Top 5 High Tech Stocks To Invest In 2014: Hyundai Motor Co (HYMLF.PK)
HYUNDAI MOTOR COMPANY is a Korea-based automobile manufacturer. Along with its subsidiaries, the Company operates in three business divisions: vehicle division, financial division and other business division. Its vehicle division manufactures passenger cars under the brand names of Centennial, Genesis, Veloster, Azera, Sonata, i40, Elantra, Accent, i30cw, i20, ix20 and others; sport utility vehicles (SUVs) under the brand names of Veracruz, Santa Fe and Tucson, and commercial vehicles, including trucks, buses, special vehicles and bare chassis, as well as provides automobile maintenance services and related components. Its financial division mainly provides automobile financing services and credit card services. Its other business division includes construction of railways and others. Advisors' Opinion:- [By Quoth the Raven]
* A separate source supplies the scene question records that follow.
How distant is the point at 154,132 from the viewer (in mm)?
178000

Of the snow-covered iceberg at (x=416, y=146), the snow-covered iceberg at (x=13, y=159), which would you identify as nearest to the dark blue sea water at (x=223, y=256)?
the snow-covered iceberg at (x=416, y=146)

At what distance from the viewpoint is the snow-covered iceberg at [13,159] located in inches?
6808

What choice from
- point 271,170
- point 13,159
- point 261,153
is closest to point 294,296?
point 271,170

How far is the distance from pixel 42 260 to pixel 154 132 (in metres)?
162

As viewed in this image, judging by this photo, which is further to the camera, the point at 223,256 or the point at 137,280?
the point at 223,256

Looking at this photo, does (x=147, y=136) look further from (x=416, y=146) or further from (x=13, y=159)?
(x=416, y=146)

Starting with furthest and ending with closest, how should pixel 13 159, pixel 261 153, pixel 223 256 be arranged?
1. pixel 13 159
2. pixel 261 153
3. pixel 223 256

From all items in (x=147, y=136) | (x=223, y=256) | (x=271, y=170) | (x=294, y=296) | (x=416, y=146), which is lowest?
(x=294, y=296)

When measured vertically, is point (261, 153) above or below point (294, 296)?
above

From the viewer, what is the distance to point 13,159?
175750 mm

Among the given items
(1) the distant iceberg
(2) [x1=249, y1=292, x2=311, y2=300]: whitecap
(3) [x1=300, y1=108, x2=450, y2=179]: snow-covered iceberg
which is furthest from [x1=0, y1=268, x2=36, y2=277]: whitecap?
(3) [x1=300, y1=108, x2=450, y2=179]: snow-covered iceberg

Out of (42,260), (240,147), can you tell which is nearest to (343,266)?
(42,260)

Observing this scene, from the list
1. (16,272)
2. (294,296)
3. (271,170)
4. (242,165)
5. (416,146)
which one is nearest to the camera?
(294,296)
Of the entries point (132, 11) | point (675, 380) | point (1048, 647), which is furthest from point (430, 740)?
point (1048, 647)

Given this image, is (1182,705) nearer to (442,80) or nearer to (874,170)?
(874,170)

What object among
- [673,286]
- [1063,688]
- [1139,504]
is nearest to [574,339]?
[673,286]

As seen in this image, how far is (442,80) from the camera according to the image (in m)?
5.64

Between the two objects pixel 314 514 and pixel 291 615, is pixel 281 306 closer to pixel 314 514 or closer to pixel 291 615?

It was reported this morning that Hyundai's (HYMLF.PK) CEO, John Krafcik, has gone on the record and said that the U.S. government shutdown could affect the U.S. automobile market negatively. He's made a headline that's been picked up by news organizations across the board this morning. It echoes sentiments from executives at both Ford and GM. Autonews.com reported:
Top 5 High Tech Stocks To Invest In 2014: Richoux Group PLC (RIC)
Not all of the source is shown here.